Writing an LLM from scratch, part 32k -- Interventions: training a better model locally with gradient accumulation

I've been working on a GPT-2-small-style LLM based on Sebastian Raschka's book "Build a Large Language Model (from Scratch)". I've trained various versions of it in the cloud to work out which interventions to the model and training code had the best effects on the loss it gets on a specific test dataset, and now I wanted to do a training run locally to match the best of those. For that, I wanted to match the batch size I was using for the cloud training runs.

When I first started learning this stuff, batching seemed like a performance thing -- with highly parallel systems like GPUs, it generally turned out that you could run a batch of (say) two inputs through a model in less than twice the time you could run one, so it made sense to batch them up.

For inference, that is exactly the advantage you get, but when training, it's become increasingly clear to me that you can also get an improvement in the quality of the model from batching. The best intuitive model I have is that if you run inputs through one-by-one, adjusting parameters after each, then it's easy for the model to "overcorrect" each time. With batches, you get an average set of gradients across all of the items -- which smooths things out and stabilises the training.

Of course, it's possible to overdo it. As an extreme example, imagine that you were somehow able to fit your whole training set into one batch -- then you could train by running that single batch through, doing a single backward pass, and then adjusting the parameters once. It's pretty clear that that would not work very well -- just one single update of the initially-random parameters.

### Required tasks
A: Please repeat the stretch of the LLM training post from "For inference, that" through "stabilises the training.", substituting "overshoot" for "overcorrect".
B: Resume the LLM training post from the point where it stops.

### Information provided
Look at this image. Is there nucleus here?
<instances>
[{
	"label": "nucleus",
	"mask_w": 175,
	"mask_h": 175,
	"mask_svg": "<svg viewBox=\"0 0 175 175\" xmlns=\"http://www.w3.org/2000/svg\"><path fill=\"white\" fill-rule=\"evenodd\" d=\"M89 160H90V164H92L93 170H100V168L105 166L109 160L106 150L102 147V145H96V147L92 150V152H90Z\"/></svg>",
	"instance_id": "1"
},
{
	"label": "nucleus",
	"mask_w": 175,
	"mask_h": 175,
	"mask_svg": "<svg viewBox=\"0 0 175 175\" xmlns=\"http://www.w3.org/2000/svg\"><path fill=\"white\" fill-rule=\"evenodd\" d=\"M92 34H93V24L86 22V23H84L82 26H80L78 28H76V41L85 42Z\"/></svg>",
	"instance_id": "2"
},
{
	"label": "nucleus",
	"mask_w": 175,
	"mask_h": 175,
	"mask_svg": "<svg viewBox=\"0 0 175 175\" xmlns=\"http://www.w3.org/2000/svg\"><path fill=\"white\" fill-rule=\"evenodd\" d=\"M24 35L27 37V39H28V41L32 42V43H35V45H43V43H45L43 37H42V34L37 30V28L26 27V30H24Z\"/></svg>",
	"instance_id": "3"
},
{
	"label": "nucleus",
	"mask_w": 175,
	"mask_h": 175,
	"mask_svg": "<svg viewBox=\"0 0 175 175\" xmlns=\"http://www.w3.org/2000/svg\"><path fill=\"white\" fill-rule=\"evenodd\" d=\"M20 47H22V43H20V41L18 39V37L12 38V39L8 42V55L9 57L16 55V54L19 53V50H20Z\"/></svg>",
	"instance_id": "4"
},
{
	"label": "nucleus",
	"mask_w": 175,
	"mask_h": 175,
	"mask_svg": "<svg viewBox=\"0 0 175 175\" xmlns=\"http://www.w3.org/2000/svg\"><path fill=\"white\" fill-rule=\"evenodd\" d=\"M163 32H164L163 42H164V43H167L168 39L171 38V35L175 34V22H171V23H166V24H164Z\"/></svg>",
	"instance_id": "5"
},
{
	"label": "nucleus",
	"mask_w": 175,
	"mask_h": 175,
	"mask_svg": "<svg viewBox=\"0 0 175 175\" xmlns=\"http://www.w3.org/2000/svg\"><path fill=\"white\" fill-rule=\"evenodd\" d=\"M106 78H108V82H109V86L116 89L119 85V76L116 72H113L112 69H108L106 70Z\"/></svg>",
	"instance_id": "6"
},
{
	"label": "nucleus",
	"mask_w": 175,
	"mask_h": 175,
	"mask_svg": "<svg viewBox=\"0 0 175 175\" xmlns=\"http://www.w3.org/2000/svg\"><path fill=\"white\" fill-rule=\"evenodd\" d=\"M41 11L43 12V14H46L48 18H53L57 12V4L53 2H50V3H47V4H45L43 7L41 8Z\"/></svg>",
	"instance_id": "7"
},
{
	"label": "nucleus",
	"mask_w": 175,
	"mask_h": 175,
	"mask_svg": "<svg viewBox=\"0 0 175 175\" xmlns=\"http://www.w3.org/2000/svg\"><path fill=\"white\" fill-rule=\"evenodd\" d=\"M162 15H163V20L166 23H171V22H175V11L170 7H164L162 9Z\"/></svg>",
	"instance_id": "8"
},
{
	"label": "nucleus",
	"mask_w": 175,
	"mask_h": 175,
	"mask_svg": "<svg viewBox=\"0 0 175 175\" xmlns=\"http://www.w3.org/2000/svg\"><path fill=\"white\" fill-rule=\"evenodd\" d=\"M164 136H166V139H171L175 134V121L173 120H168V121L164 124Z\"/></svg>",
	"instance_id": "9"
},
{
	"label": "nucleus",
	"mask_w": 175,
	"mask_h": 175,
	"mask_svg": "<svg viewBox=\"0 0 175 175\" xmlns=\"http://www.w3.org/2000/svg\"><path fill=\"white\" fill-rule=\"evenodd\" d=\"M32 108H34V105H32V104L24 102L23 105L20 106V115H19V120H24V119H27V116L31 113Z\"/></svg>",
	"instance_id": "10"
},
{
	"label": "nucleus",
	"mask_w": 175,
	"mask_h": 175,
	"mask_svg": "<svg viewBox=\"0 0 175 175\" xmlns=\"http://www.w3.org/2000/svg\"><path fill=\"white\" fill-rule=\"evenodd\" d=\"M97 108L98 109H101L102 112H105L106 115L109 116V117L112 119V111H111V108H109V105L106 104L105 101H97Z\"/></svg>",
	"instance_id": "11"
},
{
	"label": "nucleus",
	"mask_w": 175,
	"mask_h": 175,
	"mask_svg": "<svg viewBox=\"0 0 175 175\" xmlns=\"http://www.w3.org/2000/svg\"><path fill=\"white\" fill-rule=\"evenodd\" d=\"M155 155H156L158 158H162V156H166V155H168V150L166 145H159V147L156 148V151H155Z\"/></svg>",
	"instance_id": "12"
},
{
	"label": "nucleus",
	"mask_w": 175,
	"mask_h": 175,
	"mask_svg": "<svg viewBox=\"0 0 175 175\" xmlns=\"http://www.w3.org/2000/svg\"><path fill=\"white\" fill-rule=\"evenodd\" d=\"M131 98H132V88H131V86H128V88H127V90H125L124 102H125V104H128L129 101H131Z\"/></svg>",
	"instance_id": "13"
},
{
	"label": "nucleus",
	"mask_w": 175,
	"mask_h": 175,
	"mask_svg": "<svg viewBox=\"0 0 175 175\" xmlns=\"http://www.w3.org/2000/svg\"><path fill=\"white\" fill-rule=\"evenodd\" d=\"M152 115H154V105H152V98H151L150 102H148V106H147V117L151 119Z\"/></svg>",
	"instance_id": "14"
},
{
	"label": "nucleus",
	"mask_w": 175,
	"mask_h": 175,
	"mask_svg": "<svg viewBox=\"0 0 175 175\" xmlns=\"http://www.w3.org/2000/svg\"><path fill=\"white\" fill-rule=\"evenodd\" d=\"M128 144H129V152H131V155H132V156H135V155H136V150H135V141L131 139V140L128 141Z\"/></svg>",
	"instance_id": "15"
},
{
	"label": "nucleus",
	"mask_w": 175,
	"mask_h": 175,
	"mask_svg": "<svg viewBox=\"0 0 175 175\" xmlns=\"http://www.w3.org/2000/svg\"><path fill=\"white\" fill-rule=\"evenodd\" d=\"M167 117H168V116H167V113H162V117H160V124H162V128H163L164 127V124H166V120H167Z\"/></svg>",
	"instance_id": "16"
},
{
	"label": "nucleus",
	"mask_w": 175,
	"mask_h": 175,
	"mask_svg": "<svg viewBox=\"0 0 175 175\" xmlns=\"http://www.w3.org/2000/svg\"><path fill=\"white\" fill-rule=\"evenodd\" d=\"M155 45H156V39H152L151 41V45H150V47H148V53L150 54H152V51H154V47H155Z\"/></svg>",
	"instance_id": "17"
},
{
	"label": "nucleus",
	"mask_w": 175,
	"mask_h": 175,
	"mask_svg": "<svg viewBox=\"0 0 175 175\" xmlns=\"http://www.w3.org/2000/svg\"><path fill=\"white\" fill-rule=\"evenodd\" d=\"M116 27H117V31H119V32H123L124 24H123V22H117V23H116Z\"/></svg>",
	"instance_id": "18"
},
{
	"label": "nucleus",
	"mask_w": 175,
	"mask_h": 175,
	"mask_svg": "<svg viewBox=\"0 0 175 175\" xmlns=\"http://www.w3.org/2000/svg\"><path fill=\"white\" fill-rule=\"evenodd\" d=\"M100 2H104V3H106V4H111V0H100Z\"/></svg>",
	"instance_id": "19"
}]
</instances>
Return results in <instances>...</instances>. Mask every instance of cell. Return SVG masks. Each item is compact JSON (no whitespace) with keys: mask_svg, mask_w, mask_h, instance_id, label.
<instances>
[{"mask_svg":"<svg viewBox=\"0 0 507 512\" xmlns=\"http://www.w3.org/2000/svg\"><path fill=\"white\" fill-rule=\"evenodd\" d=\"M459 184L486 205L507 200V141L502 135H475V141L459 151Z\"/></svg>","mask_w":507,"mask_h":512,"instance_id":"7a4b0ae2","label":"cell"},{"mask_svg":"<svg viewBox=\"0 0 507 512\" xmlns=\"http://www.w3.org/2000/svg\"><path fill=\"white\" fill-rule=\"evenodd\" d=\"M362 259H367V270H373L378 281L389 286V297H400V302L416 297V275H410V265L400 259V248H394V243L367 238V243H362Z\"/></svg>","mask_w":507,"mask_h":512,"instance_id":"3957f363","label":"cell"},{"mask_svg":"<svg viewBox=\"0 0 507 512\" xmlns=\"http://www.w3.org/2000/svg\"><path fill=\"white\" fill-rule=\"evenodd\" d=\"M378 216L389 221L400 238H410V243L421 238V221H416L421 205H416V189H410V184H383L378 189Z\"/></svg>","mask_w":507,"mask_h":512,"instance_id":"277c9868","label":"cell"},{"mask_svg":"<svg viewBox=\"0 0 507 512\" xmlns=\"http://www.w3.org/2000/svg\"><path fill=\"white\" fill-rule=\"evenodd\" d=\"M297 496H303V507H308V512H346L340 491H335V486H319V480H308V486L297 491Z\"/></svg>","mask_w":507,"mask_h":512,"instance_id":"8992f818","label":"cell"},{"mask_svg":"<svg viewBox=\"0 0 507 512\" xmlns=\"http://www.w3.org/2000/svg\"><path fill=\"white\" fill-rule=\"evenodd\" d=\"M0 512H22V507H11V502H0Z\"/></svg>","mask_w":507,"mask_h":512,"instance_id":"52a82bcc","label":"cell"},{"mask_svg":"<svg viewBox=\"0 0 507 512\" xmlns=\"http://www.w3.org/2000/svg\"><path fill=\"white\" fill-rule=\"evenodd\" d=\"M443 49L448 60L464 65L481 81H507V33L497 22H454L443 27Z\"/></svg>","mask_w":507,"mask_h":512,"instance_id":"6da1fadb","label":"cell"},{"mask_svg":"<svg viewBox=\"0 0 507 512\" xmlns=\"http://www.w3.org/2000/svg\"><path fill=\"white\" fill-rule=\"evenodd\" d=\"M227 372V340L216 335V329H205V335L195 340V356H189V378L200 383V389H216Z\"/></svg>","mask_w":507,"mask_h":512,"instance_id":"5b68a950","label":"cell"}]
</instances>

### Answers by item number
A:
For inference, that is exactly the advantage you get, but when training, it's become increasingly clear to me that you can also get an improvement in the quality of the model from batching. The best intuitive model I have is that if you run inputs through one-by-one, adjusting parameters after each, then it's easy for the model to "overshoot" each time. With batches, you get an average set of gradients across all of the items -- which smooths things out and stabilises the training.

B:
When training on my local machine, I could fit a batch of six sequences into my RTX 3090. I'd found that when I moved to cloud machines, it had a very positive effect on the loss I got out of the models when I tested them. From a quick-and-dirty bit of curve-fitting, I estimated that the optimal batch size for this model, with that training run, was somewhere around 97. Conveniently, that was close to the maximum I could fit onto an 8x A100 40 GiB/GPU machine, so I used a batch size of 96 to test the different interventions I was trying.

And when I finally put all of the interventions that helped with training together, I found (somewhat to my surprise) that their combined effect -- an improvement in loss of 0.113765 -- was less than half of the loss improvement of 0.252474 that I had got from increasing the batch size.

What that all made clear was that if I wanted to do a local training run that matched the quality of the cloud-trained model, I'd need to not only add on the interventions that I'd been testing in detail, but I'd need to match the cloud batch size. And for that, I needed to learn about gradient accumulation.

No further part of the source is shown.